L’autre levier pour réorienter les politiques agri-alimentaires est celui de la commande publique. Là encore, ce n’est pas négligeable lorsqu’on est une région, qui a par exemple la compétence des lycées, et donc de leurs cantines. Ses compétences peuvent être toutefois contrecarrées par des fonctionnaires d'État gestionnaires de la commande publique pour ces repas dans les cantines, sur lesquels la région n’a pas d’autorité... Par ailleurs, pour rester sur l’exemple des cantines des lycées, la Région n’est pas le seul opérateur, elle est en fait un simple partenaire auprès d’autres collectivités (agglos, métropoles…) et elle ne peut imposer ses choix. Dès lors, les régions constituent des leviers précieux pour orienter les politiques alimentaires, mais elles ne peuvent pas se substituer à ces échelons territoriaux où se conçoivent, notamment, les fameux plans alimentaires territoriaux (PAT) multi-acteurs. Or, on constate qu’au sein des PAT il y a d’énormes disparités entre acteurs pour avancer vers le bio et le local dans les cantines, par exemple. Pour le dire autrement, si tous ces échelons de décision n’avancent pas en cohérence autour de la même volonté, cette transition aura du mal à voir le jour.

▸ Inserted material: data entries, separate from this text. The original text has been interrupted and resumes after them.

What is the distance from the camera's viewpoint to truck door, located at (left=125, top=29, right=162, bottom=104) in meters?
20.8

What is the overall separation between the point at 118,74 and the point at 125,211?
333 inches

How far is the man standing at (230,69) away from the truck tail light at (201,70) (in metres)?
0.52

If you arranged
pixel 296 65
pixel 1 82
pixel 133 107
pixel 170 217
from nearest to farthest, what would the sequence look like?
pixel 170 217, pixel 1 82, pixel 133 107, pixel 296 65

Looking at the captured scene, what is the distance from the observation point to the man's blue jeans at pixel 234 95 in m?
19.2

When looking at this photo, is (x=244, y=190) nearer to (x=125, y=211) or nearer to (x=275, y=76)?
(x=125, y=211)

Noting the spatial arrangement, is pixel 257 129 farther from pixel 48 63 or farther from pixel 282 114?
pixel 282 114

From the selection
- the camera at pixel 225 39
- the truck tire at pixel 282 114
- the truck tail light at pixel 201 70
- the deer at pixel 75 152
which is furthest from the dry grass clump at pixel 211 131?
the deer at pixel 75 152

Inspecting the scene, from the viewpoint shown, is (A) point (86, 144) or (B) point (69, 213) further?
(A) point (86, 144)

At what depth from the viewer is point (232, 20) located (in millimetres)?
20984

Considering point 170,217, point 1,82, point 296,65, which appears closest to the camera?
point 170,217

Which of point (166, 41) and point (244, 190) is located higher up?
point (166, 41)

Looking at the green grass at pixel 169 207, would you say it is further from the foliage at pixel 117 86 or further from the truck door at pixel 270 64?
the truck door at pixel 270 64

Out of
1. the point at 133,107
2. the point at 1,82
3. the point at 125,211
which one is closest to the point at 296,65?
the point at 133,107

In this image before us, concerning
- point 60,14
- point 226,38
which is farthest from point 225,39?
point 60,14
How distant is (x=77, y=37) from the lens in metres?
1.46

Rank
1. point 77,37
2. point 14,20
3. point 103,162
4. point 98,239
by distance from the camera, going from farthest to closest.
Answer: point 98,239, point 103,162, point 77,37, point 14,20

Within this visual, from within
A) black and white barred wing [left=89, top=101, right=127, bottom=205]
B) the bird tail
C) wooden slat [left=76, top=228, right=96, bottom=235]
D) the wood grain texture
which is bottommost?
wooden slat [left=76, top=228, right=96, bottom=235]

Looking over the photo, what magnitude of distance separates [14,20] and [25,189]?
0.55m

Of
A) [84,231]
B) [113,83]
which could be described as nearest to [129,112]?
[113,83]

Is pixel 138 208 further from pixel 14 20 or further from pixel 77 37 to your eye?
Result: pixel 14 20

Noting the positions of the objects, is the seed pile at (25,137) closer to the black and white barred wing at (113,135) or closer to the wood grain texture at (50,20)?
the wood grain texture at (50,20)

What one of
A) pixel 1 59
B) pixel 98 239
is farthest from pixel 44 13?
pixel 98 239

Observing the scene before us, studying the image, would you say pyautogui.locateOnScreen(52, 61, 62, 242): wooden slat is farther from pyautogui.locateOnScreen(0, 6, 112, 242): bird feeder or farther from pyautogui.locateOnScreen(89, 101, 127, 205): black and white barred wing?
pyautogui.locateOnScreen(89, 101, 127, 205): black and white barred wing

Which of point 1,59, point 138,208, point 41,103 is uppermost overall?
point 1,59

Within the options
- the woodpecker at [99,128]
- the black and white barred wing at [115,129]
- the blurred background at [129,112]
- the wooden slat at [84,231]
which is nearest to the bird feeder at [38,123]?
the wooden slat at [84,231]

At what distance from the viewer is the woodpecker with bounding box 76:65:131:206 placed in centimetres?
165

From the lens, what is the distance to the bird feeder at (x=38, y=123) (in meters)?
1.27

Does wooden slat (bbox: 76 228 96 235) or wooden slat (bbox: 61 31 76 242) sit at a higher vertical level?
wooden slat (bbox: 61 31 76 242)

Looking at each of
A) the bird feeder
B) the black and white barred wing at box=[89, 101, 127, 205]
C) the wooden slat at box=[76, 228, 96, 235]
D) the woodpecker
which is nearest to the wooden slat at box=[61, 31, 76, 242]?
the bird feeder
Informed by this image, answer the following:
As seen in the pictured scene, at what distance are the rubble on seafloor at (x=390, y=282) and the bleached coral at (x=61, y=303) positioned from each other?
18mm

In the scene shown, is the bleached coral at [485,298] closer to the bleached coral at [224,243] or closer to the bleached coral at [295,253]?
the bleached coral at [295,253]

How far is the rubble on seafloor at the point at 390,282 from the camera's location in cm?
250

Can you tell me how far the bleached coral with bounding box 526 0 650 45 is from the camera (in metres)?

Crédits: Romain delbuenofood, Unsplash

(1) Le second pilier de la Ia PAC concerne, entre autres, la “modernisation” des exploitations agricoles, certaines aides à l'installation, un soutien pour l’activité dans les zones à handicaps naturels (par exemple les zones de montagne) ou encore les aides à l'agriculture biologique et pour des mesures dites agro-environnementales.